Dispatch from Dallas
Catching the Wave at Convergence 2006

April 24, 2006

by Lee Pender

Gates tells Burgum and audience to expect a two-year window for sweaters to swing back into fashion
Microsoft Business Solutions Chairman Doug Burgum (right) described how his late father, a grain silo operator in rural North Dakota, taught him to separate the wheat from the chaff.

Microsoft Business Solutions Group's annual Convergence conference, which focuses on the company's business applications, drew thousands of customers and partners to Dallas in late March. Here are a few highlights from the show:

People Power: Microsoft unveiled its "people-ready" marketing strategy for its Dynamics line of enterprise resource planning applications. The idea behind the tag line: Software should empower employees to solve their own problems, create efficiencies and move their businesses forward.
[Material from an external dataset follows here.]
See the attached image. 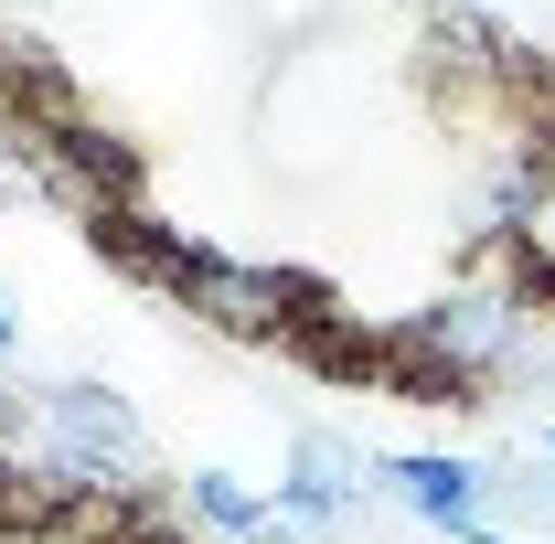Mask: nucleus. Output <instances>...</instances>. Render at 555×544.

Waves of Change: The Dynamics application set will undergo two waves of change in the next few years. In the first wave, Microsoft is already integrating the four products in its suite (AX, GP, NAV and SL -- adapted from the products' original names, Axapta, Great Plains, Navision and Solomon) into Windows and Office and will continue to do so as it introduces Vista, Office 2007 and new versions of Dynamics applications over the next two to three years.

Microsoft says the integration gives users a unified view of all four ERP applications within a familiar interface. Betting that back-end capabilities will even themselves out across the competitive landscape as the company catches up to its rivals, Microsoft hopes to differentiate itself with better-looking, easier-to-use tools.

Wave 2 involves moving all four applications onto the same platform and offering customers a single, broad-based solution with "best-of-the-best" functionality from each application. The first Wave 2 releases are scheduled to hit in 2008 and 2009 with iterative releases for each product.

Microsoft is urging partners to start preparing now for that second wave of change. Partners focused on just one solution will need to develop expertise in the entire Dynamics suite and switch from a product-focused to a vertically focused strategy.

The immediate Dynamics roadmap calls for shipping AX 4.0 in June, with SL 7.0, NAV 5.0 and the next version of Dynamics CRM scheduled to ship in the first half of 2007. GP 10.0 is scheduled for a 2007 release.